* Source document *
Choi was born on 9th November 1918 in Hwa Dae, Myŏngch’ŏn county, in what is now North Korea, which was then under Japanese rule. Choi’s father sent him to study calligraphy under Han Il Dong, who was also a master of Taek Kyon, the ancient Korean art of foot fighting. Choi travelled to Japan, where he studied English, mathematics, and karate. In Kyoto, he met a fellow Korean with the surname Kim, who was a karate instructor and taught Choi this martial art. Choi also learned Shotokan karate under Funakoshi Gichin. Choi attained the rank of 1st dan in karate in 1939, and then 2nd dan soon after.
Choi had been forced to serve in the Japanese army during World War II and during this time he continued practising martial arts. Following the war, in January 1946, Choi was commissioned as a second lieutenant in the Korean army. Between 1946 to 1951, Choi received promotions to first lieutenant, captain, major, lieutenant colonel and then brigadier general. Choi was promoted to major general in 1954.
Choi combined elements of Taek Kyon and Shotokan Karate to develop Taekwon-Do (태권도; 跆拳道), which means “foot, hand, the way” or “the way of hand and foot”. On 11 April 1955 Choi founded Taekwon-Do with the aim to develop the most powerful martial art in existence and science was the tool used to make this possible.

[Records drawn from a dataset]
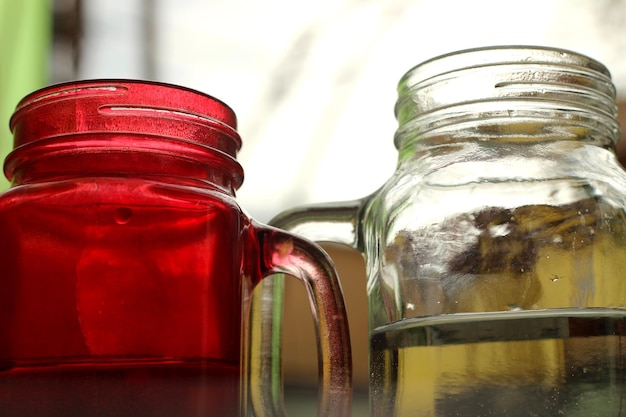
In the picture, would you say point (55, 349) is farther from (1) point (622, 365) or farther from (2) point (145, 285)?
(1) point (622, 365)

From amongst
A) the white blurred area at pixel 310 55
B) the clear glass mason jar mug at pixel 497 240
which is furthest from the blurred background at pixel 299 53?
the clear glass mason jar mug at pixel 497 240

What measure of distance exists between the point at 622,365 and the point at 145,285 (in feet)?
0.77

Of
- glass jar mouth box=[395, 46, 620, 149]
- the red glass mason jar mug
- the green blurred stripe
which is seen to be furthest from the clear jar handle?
the green blurred stripe

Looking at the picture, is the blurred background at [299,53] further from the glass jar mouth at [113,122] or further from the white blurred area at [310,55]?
the glass jar mouth at [113,122]

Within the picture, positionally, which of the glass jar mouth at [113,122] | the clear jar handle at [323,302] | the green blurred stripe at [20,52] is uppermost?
the green blurred stripe at [20,52]

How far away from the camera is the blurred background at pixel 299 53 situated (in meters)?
0.88

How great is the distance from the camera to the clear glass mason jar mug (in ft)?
1.29

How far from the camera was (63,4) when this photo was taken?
2.92ft

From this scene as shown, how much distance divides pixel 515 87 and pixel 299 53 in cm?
52

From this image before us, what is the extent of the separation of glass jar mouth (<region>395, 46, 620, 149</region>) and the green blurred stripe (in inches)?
18.1

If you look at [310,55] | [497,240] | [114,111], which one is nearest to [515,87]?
[497,240]

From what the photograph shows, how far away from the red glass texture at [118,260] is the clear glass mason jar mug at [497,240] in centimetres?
10

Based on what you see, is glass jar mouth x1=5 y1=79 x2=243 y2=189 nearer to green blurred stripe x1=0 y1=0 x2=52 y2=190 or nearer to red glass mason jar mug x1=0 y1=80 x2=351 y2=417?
red glass mason jar mug x1=0 y1=80 x2=351 y2=417

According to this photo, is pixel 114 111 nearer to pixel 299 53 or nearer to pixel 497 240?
pixel 497 240
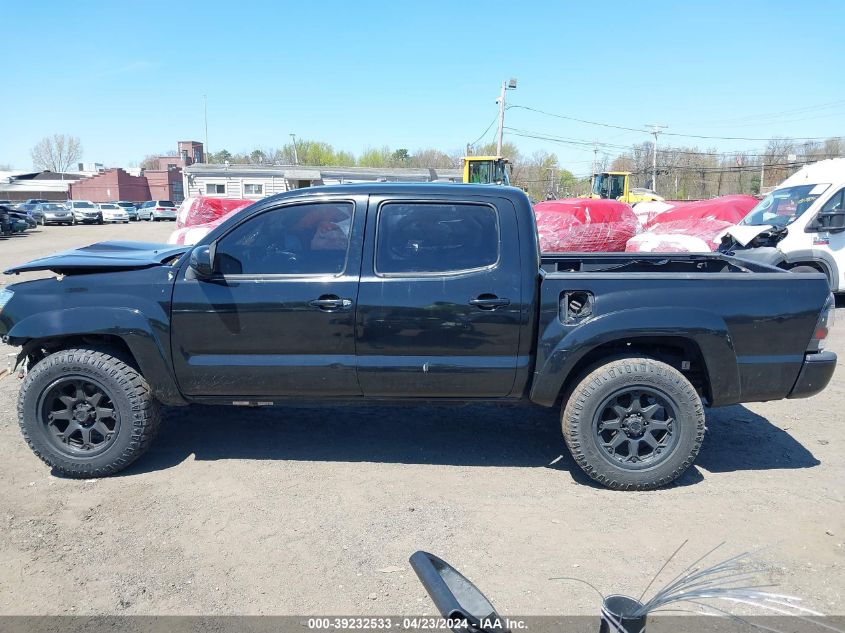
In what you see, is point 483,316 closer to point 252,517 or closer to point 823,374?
point 252,517

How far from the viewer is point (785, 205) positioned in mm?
10656

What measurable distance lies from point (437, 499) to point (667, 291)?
6.34 feet

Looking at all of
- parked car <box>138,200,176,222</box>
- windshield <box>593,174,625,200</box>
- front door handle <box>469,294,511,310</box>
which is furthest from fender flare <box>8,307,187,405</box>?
parked car <box>138,200,176,222</box>

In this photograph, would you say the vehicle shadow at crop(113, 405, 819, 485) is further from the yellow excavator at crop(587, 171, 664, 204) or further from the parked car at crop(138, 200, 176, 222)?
the parked car at crop(138, 200, 176, 222)

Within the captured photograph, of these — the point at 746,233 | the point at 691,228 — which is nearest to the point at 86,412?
the point at 746,233

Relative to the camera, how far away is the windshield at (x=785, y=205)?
33.8 ft

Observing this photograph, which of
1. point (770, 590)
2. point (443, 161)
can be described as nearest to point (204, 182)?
point (443, 161)

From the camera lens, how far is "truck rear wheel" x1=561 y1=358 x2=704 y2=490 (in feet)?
13.1

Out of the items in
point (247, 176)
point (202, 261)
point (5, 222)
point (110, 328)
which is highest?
point (247, 176)

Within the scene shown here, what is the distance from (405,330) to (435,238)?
64cm

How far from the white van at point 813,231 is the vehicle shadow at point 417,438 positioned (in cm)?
500

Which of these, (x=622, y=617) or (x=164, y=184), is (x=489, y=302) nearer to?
(x=622, y=617)

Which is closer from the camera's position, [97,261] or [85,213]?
[97,261]

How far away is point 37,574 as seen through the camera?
10.6 feet
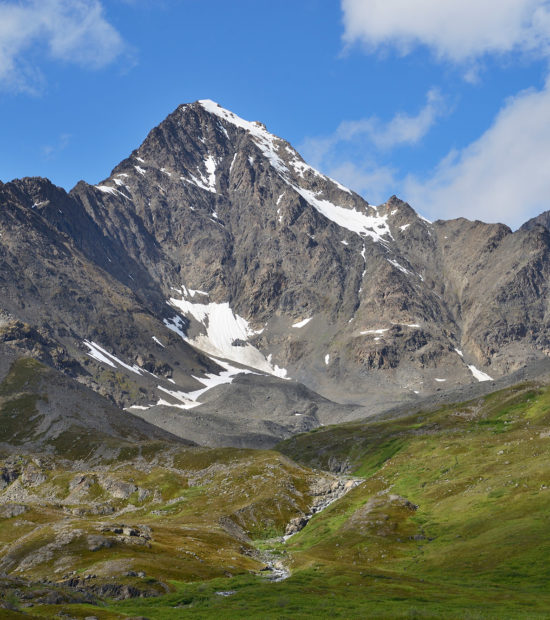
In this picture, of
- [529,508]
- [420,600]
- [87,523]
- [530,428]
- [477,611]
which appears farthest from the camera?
[530,428]

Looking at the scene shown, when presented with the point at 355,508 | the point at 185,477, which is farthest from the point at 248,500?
the point at 185,477

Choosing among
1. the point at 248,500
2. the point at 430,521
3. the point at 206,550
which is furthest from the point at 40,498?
the point at 430,521

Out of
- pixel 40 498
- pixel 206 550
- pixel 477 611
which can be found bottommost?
pixel 477 611

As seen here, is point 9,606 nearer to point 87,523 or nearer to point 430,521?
point 87,523

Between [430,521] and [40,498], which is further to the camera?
[40,498]

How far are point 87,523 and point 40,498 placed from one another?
71246 millimetres

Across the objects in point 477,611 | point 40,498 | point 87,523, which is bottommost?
point 477,611

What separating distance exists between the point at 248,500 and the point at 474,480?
50397 millimetres

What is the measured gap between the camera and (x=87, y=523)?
308 ft

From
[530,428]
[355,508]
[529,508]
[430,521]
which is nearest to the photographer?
[529,508]

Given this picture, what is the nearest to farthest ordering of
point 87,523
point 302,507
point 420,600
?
point 420,600 < point 87,523 < point 302,507

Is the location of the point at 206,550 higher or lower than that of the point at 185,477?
lower

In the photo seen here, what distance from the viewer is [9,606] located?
1898 inches

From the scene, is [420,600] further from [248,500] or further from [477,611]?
[248,500]
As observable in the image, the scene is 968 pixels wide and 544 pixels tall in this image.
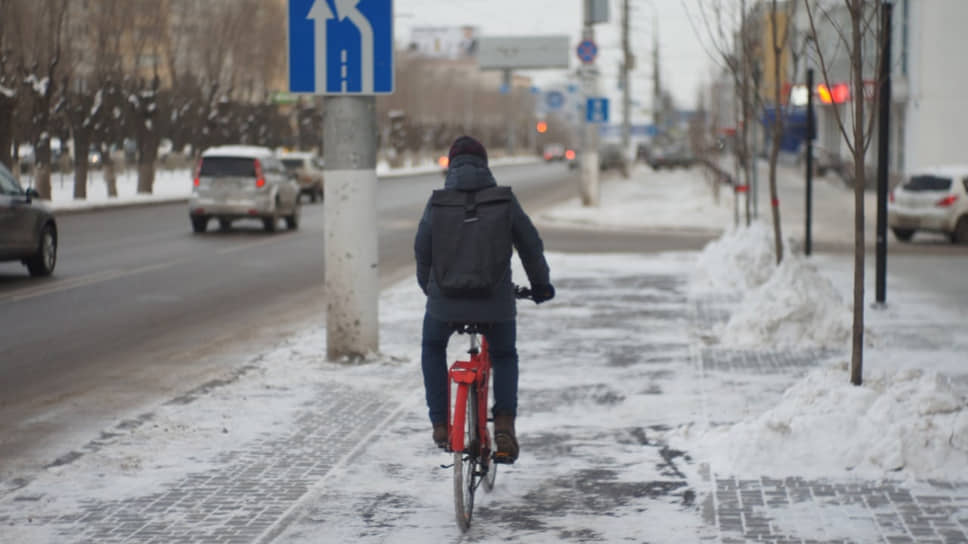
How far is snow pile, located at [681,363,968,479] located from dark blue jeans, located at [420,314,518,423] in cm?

* Parts of the exercise *
A - Decide whether each statement agrees with the text about Choi, answering yes or no and quoting the words of the text that settle it: (i) Choi was born in 1918 in what is now North Korea; (ii) Choi learned Shotokan karate from Han Il Dong; (iii) Choi was promoted to major general in 1951.
B - Carry the text about Choi forward, starting after its final sentence.

* Responses per task *
A -
(i) Yes: "Choi was born on 9th November 1918 in Hwa Dae, Myŏngch’ŏn county, in what is now North Korea."
(ii) No: "Choi also learned Shotokan karate under Funakoshi Gichin."
(iii) No: "Choi was promoted to major general in 1954."

B -
ITF Taekwon-Do organizations credit Choi with starting the spread of Taekwon-Do internationally by stationing Korean Taekwon-Do instructors around the world. They’ve also have consistently claimed that ITF-style Taekwon-Do is the only authentic style of Taekwon-Do. Choi was also the author of the first English Taekwon-Do syllabus book, called Taekwon-Do, published in 1965. In 1972, Choi went into exile in Canada after the South Korean government objected to his introduction of the sport into North Korea, and the South Korean government formed the WTF in 1973. Choi moved again in 1979 to North Korea where he was welcomed by the government and supported in his project of spreading Taekwon-Do to the world. Choi continues to be remembered as the founder and champion of Taekwon-Do to date.
Choi died of cancer on 15 June 2002 in Pyeongyang, North Korea. He is listed in the Taekwon-Do’s Hall of Fame with various Taekwon-Do titles. Choi is survived by his wife, Choi Joon Hee; his son, Choi Jung Hwa; two daughters, Sunny and Meeyun; and several grandchildren.